• PAGE EXCERPT:
■ ■ ■ ■
The Daniel Dean Trial of Scott County, Virginia was a trial that took place in the town of Estiville (Gate City), Virginia in July 1877. What makes this trial unique is that it was the first and only time that an individual was convicted of murder in the state of Virginia based solely on circumstantial evidence.

History
On June 25, 1877, Henry Fugate was found shot in the back on his farm while plowing his fields. The farm was between Nickelsville and Estillville (Gate City) Virginia.  Relatives heard the shot, and saw Fugate's plow horse galloping across the field. They found Fugate lying in the field. He was conscious long enough to tell them that he had been shot from the tree line that bordered the field.   Although the wound was fatal, he lived for two days, but was unable to be revived. Suspicion fell on a neighbor that lived no more than a half mile away, Daniel Dean. Several months before, he and Fugate had a falling-out, when Henry Fugate and his father were going to testify in a perjury case against Dean in July. Dean was arrested, but before he could be taken to Estillville jail, he escaped and attempted to make a run into the mountains. He was then captured and taken straight to the Estillville jail to await trail.  Because he tried to escape, many of Dean's neighbors believed him guilty.  Why else would he make a run for it unless he was guilty?  He was represented by the best defense attorney at the time, Patrick Hagan, who founded the town of Dungannon, Virginia. Patrick Hagan felt that Daniel was so innocent that he refused to work for any money.
■ ■ ■ ■
• SET OF TASKS:
a - Using the Daniel Dean trial article, explain in one to three sentences why many of Dean's neighbors believed he was guilty.
b - According to the Daniel Dean trial article, who served as Dean's defense attorney?
c - Translate this sentence from the Daniel Dean trial article into Spanish: "Relatives heard the shot, and saw Fugate's plow horse galloping across the field."
■ ■ ■ ■
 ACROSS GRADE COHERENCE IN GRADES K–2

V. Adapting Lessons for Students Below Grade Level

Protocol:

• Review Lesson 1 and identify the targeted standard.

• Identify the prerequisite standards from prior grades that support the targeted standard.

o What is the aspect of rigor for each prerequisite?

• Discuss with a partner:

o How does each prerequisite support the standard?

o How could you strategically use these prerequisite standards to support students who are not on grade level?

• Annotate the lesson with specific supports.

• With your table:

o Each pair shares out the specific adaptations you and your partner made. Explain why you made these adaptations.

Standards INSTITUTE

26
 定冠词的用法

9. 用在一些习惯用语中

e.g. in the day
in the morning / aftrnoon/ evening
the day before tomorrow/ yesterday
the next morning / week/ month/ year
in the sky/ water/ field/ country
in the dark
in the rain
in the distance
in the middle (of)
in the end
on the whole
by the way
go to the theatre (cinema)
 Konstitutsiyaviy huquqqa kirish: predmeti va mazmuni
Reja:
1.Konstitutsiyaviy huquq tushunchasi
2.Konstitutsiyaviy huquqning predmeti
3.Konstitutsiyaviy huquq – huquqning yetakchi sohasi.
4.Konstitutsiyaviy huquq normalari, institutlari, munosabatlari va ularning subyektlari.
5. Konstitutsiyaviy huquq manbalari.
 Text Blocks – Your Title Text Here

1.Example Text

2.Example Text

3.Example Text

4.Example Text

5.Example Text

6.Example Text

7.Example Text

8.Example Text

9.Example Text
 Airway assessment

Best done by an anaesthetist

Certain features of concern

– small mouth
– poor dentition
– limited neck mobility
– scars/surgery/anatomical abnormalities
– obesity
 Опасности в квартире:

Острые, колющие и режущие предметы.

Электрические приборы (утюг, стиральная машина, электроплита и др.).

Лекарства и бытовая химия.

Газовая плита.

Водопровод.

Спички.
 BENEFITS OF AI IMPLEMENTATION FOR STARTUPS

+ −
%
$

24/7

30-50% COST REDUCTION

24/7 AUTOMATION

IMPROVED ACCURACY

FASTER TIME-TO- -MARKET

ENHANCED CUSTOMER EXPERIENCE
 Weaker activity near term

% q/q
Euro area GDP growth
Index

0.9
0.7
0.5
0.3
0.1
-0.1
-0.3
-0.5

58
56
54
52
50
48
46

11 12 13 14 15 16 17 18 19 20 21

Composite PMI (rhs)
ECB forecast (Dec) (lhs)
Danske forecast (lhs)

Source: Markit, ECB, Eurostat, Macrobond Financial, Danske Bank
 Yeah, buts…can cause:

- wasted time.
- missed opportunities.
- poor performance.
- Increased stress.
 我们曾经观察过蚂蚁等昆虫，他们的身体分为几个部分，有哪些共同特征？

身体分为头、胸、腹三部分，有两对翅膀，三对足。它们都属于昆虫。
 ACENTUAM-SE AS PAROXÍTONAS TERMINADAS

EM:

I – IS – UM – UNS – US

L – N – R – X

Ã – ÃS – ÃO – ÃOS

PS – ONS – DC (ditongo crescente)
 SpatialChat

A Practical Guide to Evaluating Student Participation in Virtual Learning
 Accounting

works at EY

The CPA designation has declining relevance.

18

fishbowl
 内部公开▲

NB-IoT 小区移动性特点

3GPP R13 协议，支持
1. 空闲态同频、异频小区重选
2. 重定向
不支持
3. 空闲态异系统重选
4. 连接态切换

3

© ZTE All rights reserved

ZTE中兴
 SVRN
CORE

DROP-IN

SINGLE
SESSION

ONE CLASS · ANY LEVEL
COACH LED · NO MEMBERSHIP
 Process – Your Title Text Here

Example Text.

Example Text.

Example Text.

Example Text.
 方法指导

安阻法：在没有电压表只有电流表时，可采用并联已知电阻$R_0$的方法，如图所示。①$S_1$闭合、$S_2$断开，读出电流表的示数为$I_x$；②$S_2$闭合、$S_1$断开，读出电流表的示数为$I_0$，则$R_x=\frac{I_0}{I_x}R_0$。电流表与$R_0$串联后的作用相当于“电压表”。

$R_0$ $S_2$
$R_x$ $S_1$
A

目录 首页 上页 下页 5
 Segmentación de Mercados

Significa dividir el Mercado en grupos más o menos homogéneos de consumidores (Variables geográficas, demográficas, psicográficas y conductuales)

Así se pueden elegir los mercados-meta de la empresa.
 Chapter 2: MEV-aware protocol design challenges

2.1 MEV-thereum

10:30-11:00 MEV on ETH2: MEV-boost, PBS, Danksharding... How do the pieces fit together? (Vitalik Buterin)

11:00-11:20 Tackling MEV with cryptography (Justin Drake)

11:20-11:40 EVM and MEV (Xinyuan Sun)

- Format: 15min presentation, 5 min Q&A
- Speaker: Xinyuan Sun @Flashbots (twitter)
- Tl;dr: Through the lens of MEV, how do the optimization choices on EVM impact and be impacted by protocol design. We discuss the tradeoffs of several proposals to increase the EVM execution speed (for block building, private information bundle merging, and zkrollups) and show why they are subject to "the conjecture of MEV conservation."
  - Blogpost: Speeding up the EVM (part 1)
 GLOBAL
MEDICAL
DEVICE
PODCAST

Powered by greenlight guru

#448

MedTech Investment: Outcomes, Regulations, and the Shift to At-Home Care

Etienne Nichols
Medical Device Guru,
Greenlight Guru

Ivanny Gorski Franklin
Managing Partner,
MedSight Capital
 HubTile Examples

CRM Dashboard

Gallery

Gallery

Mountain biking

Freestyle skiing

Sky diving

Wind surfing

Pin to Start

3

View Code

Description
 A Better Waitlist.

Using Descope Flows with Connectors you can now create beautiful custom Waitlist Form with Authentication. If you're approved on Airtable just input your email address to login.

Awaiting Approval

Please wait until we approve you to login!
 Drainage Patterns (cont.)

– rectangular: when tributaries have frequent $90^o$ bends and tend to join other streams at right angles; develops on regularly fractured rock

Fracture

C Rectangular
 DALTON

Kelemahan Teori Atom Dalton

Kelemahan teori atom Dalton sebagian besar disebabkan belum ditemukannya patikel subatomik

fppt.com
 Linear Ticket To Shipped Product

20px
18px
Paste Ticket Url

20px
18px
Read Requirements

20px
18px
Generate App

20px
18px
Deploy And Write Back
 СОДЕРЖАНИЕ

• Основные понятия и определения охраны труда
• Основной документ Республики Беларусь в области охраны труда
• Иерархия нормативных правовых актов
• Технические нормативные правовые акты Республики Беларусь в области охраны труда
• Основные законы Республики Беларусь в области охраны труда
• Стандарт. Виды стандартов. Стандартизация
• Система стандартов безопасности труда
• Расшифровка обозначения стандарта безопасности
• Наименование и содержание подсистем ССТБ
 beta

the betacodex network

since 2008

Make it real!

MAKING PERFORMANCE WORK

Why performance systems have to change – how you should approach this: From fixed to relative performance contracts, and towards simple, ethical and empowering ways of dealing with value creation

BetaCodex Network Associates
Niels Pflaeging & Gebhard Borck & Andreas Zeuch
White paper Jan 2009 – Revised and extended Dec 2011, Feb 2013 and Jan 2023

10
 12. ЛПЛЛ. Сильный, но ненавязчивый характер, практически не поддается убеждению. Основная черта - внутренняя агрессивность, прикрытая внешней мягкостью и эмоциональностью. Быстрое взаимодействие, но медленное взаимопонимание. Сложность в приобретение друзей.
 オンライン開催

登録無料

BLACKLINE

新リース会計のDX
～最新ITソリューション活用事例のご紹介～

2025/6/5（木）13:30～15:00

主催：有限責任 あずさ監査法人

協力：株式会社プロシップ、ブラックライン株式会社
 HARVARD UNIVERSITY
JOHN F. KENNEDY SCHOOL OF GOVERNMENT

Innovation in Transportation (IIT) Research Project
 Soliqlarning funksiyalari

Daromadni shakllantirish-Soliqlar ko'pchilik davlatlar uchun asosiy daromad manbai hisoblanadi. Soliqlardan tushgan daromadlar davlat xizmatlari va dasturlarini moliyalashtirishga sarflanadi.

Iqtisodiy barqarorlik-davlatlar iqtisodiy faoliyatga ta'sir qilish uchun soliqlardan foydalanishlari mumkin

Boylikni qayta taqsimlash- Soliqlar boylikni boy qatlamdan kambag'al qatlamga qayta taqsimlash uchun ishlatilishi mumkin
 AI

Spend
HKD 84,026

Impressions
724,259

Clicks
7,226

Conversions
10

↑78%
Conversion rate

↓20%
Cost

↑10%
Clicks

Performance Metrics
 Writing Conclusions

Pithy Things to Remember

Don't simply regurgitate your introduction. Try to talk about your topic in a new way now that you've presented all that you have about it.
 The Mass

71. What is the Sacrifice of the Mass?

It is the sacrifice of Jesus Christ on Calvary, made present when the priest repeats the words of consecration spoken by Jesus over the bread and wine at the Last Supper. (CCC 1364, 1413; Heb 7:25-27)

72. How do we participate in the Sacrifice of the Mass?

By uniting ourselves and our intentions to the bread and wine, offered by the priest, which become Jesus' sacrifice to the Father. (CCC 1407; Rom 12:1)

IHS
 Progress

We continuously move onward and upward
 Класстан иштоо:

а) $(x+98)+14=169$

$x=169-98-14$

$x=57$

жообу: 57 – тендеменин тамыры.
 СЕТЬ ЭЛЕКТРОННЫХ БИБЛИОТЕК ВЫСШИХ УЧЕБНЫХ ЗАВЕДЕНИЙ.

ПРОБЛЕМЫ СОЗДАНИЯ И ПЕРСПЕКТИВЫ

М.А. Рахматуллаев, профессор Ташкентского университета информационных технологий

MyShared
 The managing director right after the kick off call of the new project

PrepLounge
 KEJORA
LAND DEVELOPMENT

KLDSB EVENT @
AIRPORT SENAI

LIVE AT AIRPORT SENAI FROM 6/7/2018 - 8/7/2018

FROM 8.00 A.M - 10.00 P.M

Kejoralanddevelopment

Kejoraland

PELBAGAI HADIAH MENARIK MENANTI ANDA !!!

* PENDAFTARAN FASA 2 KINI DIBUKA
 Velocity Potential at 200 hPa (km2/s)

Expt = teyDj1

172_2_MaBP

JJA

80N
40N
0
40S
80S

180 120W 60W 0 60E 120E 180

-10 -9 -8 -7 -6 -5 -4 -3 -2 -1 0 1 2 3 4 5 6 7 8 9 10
■ ■ ■ ■
• SOLVED TASKS:
a - After his arrest, Dean escaped before he could be taken to the Estillville jail and tried to run into the mountains. Because of that escape attempt, many neighbors reasoned that he would not have fled unless he was guilty.

b - Patrick Hagan, who founded the town of Dungannon, Virginia.

c - Unos familiares oyeron el disparo y vieron al caballo de arado de Fugate galopando por el campo.